Should terminally ill patients have access to experimental medicines?

No one wants to see someone die of a terrible disease, especially if a drug exists that could potentially save them. But what if the drug is unproven? Does a terminally ill patient have the right to take it? Controversy erupted after Penelope London, a four-year-old American girl suffering from a neuroblastoma, a rare cancer of the nervous system, died in 2007 after being refused a potentially life-saving treatment.

The treatment Penelope's parents tried to obtain had only been tested in six people. The company developing the drug refused to make it available, saying that the risks were too high for Penelope and for its own commercial success.

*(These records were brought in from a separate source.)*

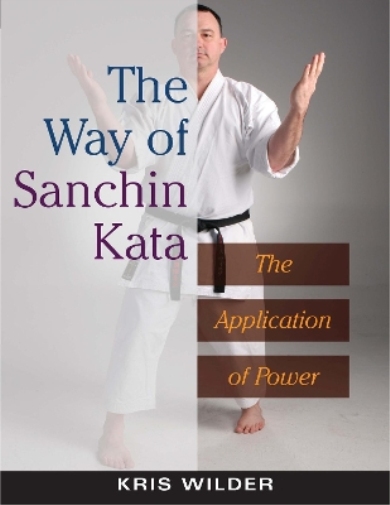 Kris Wilder The Way of Sanchin Kata (Tascabile)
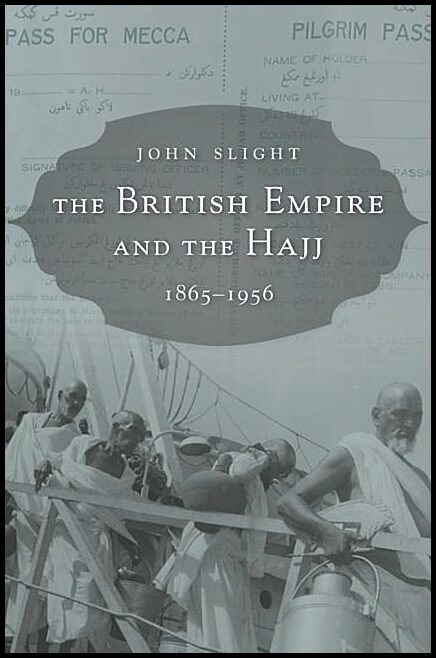 British empire and the hajj - 1865-1956 : 1865-1956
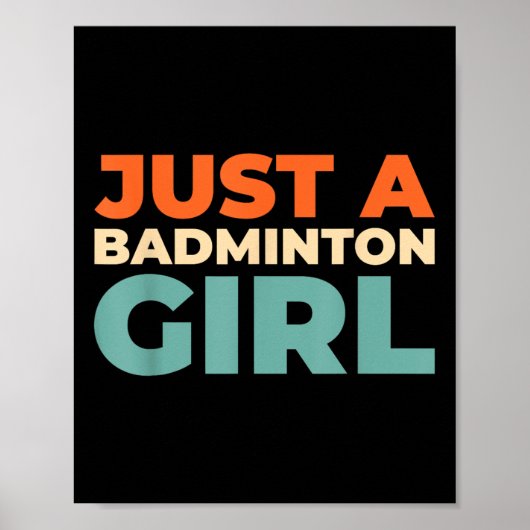 Badminton Shuttle - Racket Player nur ein Badminto Poster (Vorne)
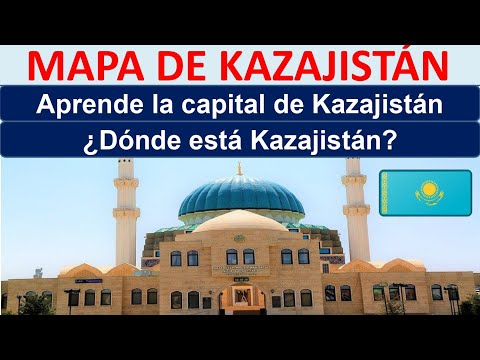 Video: Como Llegar A Kazajstán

Commentators also pointed out that the whole point of drug testing is to ensure that drugs are safe and effective for critically ill people. Once those rules are bent, the whole system is undermined. And it would open the door to unscrupulous people selling bogus potential cures to vulnerable people.

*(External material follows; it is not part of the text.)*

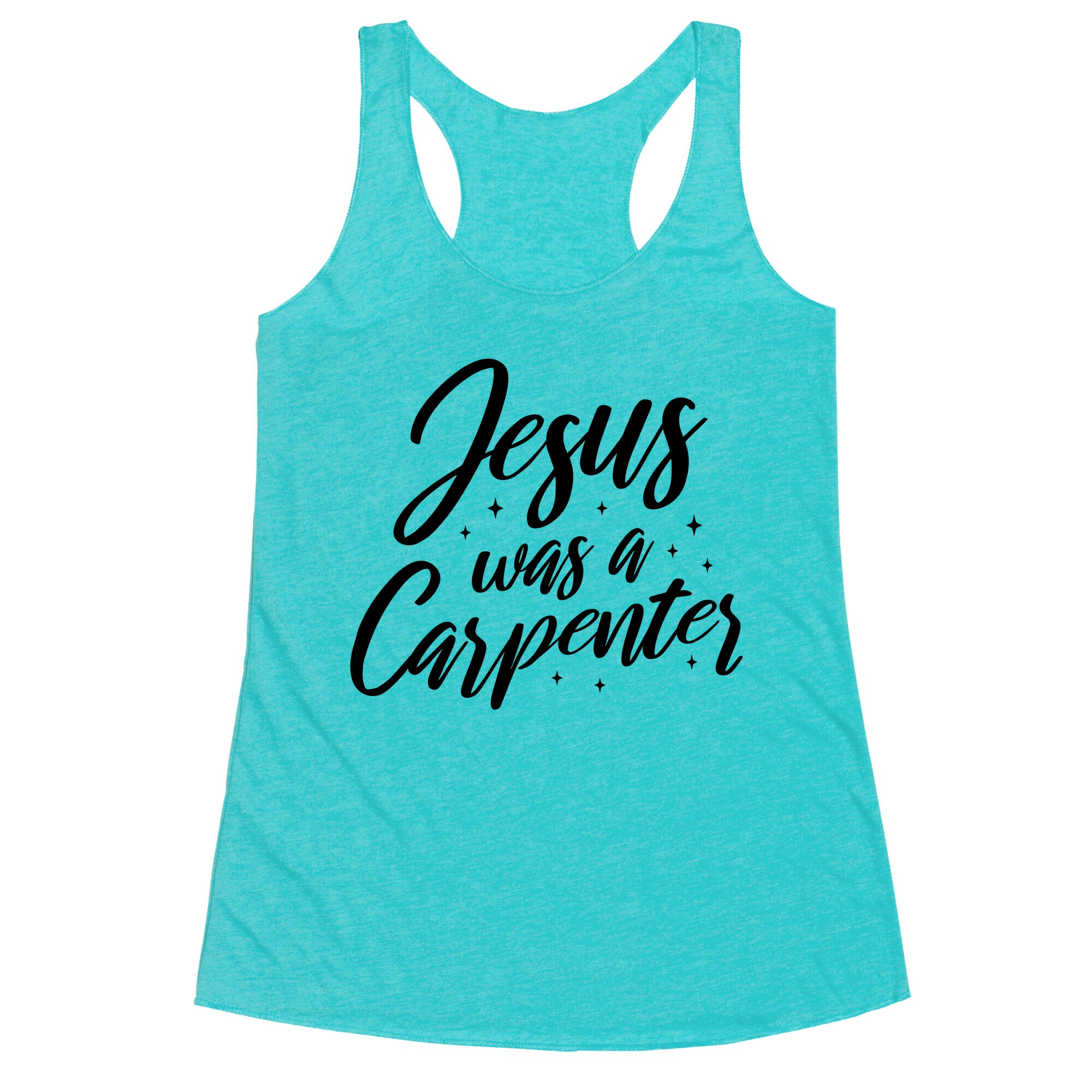 Jesus Was A Carpenter Racerback Tank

Nevertheless, setting society's needs against the incredible pain of a family with a dying child must be one of medicine's toughest ethical dilemmas.

A gamble with nothing to lose?

Still, critically ill patients, or their families, may decide they want to gamble on an unproven drug. The father of a 19-year-old victim of vCJD - the human form of mad cow disease - took an NHS trust to court to secure an untested treatment for his son.

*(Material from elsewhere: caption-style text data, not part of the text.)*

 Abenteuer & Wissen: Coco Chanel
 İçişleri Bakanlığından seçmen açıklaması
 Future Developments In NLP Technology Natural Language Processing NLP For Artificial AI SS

After a long battle, the courts allowed the blood-thinning drug pentosan polysulphate to be infused into the teenager's brain. Although he is the longest-surviving person with vCJD, his condition has not improved. A recent review of vCJD patients treated with the drug found no evidence that loss of brain tissue had been halted. But with small numbers and no control group, it is difficult to draw any firm conclusions.

A slightly different but equally heart-rending tale centres on dichloroacetate, a simple chemical similar to acetic acid. It is being trialled as a possible treatment for rare mitochondrial disorders, and researchers in Canada wondered whether it might also work in cancer. A trial in rats was highly encouraging - it was highly effective and had few side-effects.

But dichloroacetate is not new and cannot be patented, so drugs companies have shown little interest taking it forward. Step forward Jim Tassano, owner of a pest-control and marketing company in Sonora, California. He was looking for therapies to help his ballroom-dance instructor, who was dying of cancer.

Remarkably, Tassano ordered dichloroacetate from a chemical supply company and with a chemist friend worked out how to synthesise it chemically. They sold it via a website (labelled 'for veterinary use' to keep things legal - although the Food and Drug Administration still moved to stop web sales in July 2007).

While sympathy must be with the patients clutching at straws, the case again raises difficult questions. Dichloroacetate could well have harmful effects in people. Because the patients are not in a clinical trial no useful data are being gathered that might help others in the future. And if patients die while taking dichloroacetate, it might harm the chances of proper clinical trials being organised in the future.

Untested drugs are extremely risky. They could trigger unpleasant side-effects, and even hasten death. The fact is that eight out of ten drugs that enter clinical testing are dropped because they either are too toxic or simply don't work.